My code looks like this :
from sklearn.feature_extraction.text import CountVectorizer
cv=CountVectorizer(max_df=0.50)
word_count_vector=cv.fit_transform(X)
from sklearn.feature_extraction.text import TfidfTransformer
tfidf_transformer=TfidfTransformer(smooth_idf=True,use_idf=True)
tfidf_transformer.fit(word_count_vector)
def sort_coo(coo_matrix):
tuples = zip(coo_matrix.col, coo_matrix.data)
return sorted(tuples, key=lambda x: (x[1], x[0]), reverse=True)
def extract_topn_from_vector(feature_names, sorted_items, topn=10):
"""get the feature names and tf-idf score of top n items"""
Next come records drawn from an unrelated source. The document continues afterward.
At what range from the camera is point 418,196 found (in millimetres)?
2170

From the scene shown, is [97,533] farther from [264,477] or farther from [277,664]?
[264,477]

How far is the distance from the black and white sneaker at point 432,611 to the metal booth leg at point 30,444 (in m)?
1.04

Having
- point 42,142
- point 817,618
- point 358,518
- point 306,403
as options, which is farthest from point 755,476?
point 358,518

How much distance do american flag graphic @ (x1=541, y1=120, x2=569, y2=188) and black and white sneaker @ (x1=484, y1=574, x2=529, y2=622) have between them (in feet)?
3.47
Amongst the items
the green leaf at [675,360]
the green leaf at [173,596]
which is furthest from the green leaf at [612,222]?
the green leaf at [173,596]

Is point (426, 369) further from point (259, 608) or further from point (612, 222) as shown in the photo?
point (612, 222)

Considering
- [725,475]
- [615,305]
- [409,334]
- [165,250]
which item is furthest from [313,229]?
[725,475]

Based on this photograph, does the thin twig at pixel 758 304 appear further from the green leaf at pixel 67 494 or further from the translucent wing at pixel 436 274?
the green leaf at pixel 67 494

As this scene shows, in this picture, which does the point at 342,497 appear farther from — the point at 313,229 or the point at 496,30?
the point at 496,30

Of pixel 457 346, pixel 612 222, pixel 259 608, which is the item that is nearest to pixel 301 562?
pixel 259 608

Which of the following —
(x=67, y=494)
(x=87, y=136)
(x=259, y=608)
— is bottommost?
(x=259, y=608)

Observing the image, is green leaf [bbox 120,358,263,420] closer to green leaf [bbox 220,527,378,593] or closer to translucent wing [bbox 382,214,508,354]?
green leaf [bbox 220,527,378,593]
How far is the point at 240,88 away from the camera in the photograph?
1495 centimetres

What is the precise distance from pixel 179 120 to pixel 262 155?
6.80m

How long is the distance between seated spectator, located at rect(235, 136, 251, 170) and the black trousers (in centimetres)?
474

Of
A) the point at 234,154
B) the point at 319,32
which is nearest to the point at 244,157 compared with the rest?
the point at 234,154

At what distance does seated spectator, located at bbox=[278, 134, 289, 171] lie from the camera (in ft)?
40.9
#use only topn items from vector
sorted_items = sorted_items[:topn]
score_vals = []
feature_vals = []
for idx, score in sorted_items:
fname = feature_names[idx]
#keep track of feature name and its corresponding score
score_vals.append(round(score, 3))
feature_vals.append(feature_names[idx])
#create a tuples of feature,score
#results = zip(feature_vals,score_vals)
results= {}
for idx in range(len(feature_vals)):
results[feature_vals[idx]]=score_vals[idx]
return results
feature_names=cv.get_feature_names()
doc=X[0]
tf_idf_vector=tfidf_transformer.transform(cv.transform([doc]))
sorted_items=sort_coo(tf_idf_vector.tocoo())
keywords=extract_topn_from_vector(feature_names,sorted_items,10)
print("\n=====Title=====")
print(X[0])
print("\n===Keywords===")
for k in keywords:
print(k,keywords[k])
I can't think of a way that TF-IDF, Word2Vec, or other simple/unsupervised algorithms could, alone, identify the kinds of 'skills' you need.
You'll likely need a large hand-curated list of skills – at the very least, as a way to automate the evaluation of methods that purport to extract skills.
With a curated list, then something like Word2Vec might help suggest synonyms, alternate-forms, or related-skills. (For known skill X, and a large Word2Vec model on your text, terms similar-to X are likely to be similar skills – but not guaranteed, so you'd likely still need human review/curation.)
With a large-enough dataset mapping texts to outcomes – like, a candidate-description text (resume) mapped-to whether a human reviewer chose them for an interview, or hired them, or they succeeded in a job, you might be able to identify terms that are highly predictive of fit in a certain job role. Those terms might often be de facto 'skills'. But discovering those correlations could be a much larger learning project.